What is expected = Write out each of the rows below word for word, with nothing changed.

■ ■ ■ ■ ■

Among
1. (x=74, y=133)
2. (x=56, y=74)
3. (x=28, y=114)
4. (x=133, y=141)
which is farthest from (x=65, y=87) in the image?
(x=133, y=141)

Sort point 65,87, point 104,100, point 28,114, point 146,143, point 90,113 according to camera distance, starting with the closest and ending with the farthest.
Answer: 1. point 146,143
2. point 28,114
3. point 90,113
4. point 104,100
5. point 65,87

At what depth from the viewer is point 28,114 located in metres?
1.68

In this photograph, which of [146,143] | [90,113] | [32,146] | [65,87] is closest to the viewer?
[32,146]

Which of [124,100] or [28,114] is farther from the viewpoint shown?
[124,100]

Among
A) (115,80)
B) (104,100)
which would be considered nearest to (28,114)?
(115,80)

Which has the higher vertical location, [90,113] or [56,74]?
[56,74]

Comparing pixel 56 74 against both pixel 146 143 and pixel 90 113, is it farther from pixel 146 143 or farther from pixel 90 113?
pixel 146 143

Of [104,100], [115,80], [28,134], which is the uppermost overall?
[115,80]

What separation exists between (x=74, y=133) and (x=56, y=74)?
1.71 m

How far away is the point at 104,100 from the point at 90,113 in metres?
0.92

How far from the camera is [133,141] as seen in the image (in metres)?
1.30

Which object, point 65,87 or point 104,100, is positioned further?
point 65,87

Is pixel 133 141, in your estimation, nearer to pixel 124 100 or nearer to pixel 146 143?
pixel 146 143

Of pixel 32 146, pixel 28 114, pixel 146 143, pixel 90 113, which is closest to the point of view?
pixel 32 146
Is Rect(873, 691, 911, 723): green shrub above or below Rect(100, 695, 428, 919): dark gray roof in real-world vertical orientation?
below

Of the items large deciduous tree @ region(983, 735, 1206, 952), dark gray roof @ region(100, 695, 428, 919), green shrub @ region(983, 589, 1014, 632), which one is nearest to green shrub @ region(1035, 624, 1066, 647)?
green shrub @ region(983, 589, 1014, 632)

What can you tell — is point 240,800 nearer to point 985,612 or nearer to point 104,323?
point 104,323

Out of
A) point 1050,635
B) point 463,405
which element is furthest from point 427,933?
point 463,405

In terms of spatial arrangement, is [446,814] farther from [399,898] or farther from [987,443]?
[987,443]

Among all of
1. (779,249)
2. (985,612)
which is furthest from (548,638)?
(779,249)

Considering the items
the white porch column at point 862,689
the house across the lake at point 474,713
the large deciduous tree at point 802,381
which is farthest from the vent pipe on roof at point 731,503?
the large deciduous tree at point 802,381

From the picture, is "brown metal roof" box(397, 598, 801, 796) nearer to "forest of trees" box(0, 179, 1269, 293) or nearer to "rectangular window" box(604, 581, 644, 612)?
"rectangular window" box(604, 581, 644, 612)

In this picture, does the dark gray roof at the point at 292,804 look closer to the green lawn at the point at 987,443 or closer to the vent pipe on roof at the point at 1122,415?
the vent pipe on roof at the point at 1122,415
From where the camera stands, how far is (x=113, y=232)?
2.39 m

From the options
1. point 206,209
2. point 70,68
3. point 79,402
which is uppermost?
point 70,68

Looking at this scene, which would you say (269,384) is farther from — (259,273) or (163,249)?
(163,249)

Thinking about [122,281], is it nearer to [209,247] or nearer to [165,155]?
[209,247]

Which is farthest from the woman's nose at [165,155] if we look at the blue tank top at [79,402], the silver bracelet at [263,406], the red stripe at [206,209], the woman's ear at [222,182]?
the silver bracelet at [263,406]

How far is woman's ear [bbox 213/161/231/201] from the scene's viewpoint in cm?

■ ■ ■ ■ ■

The output =
Among
1. (x=74, y=133)
2. (x=56, y=74)
3. (x=28, y=114)
4. (x=133, y=141)
which is farthest from (x=65, y=87) in the image?
(x=133, y=141)

Sort point 65,87, point 104,100, point 28,114, point 146,143, point 90,113 according to camera distance, starting with the closest and ending with the farthest.
Answer: 1. point 146,143
2. point 28,114
3. point 90,113
4. point 104,100
5. point 65,87

At what depth from the viewer is point 28,114 located in metres?
1.68

In this photograph, which of [146,143] | [90,113] | [32,146] | [65,87] is closest to the viewer?
[32,146]

Which of [124,100] or [28,114] is farther from the viewpoint shown?
[124,100]

Among
A) (115,80)
B) (104,100)
which would be considered nearest to (28,114)?
(115,80)

Which has the higher vertical location, [90,113] or [56,74]?
[56,74]

Comparing pixel 56 74 against both pixel 146 143 and pixel 90 113, is it farther from pixel 146 143 or farther from pixel 90 113?
pixel 146 143

Of [104,100], [115,80], [28,134], which is the uppermost overall?
[115,80]

What separation exists between (x=74, y=133) and (x=56, y=74)?
1.71 m

How far away is the point at 104,100 from the point at 90,113 in metres?
0.92

How far from the camera is [133,141] as seen in the image (in metres)?
1.30

Which object, point 65,87 or point 104,100, is positioned further?
point 65,87

Is pixel 133 141, in your estimation, nearer to pixel 124 100 or nearer to pixel 146 143?
pixel 146 143

Of pixel 32 146, pixel 28 114, pixel 146 143, pixel 90 113, which is closest to the point of view?
pixel 32 146
Is Rect(873, 691, 911, 723): green shrub above or below Rect(100, 695, 428, 919): dark gray roof in real-world vertical orientation?
below

Of the items large deciduous tree @ region(983, 735, 1206, 952), dark gray roof @ region(100, 695, 428, 919), green shrub @ region(983, 589, 1014, 632), which one is nearest to green shrub @ region(1035, 624, 1066, 647)?
green shrub @ region(983, 589, 1014, 632)

What can you tell — is point 240,800 nearer to point 985,612 or nearer to point 104,323?
point 104,323

Out of
A) point 1050,635
B) point 463,405
which element is furthest from point 427,933?
point 463,405

In terms of spatial arrangement, is [446,814] farther from [399,898] or farther from [987,443]?
[987,443]

Among all of
1. (779,249)
2. (985,612)
which is furthest from (548,638)?
(779,249)

Considering the items
the white porch column at point 862,689
the house across the lake at point 474,713
the large deciduous tree at point 802,381
which is farthest from the vent pipe on roof at point 731,503?
the large deciduous tree at point 802,381

From the picture, is "brown metal roof" box(397, 598, 801, 796) nearer to "forest of trees" box(0, 179, 1269, 293) or nearer to "rectangular window" box(604, 581, 644, 612)?
"rectangular window" box(604, 581, 644, 612)

In this picture, does the dark gray roof at the point at 292,804 look closer to the green lawn at the point at 987,443 or closer to the vent pipe on roof at the point at 1122,415?
the vent pipe on roof at the point at 1122,415
From where the camera stands, how far is (x=113, y=232)?
2.39 m

From the options
1. point 206,209
2. point 70,68
3. point 79,402
which is uppermost?
point 70,68

Looking at this scene, which would you say (269,384) is farther from — (259,273) or (163,249)?
(163,249)

Thinking about [122,281], is it nearer to [209,247] or nearer to [165,155]?
[209,247]

Which is farthest from the woman's nose at [165,155] if we look at the blue tank top at [79,402], the silver bracelet at [263,406], the red stripe at [206,209], the woman's ear at [222,182]?
the silver bracelet at [263,406]

How far is woman's ear [bbox 213/161/231/201] from the scene's viewpoint in cm?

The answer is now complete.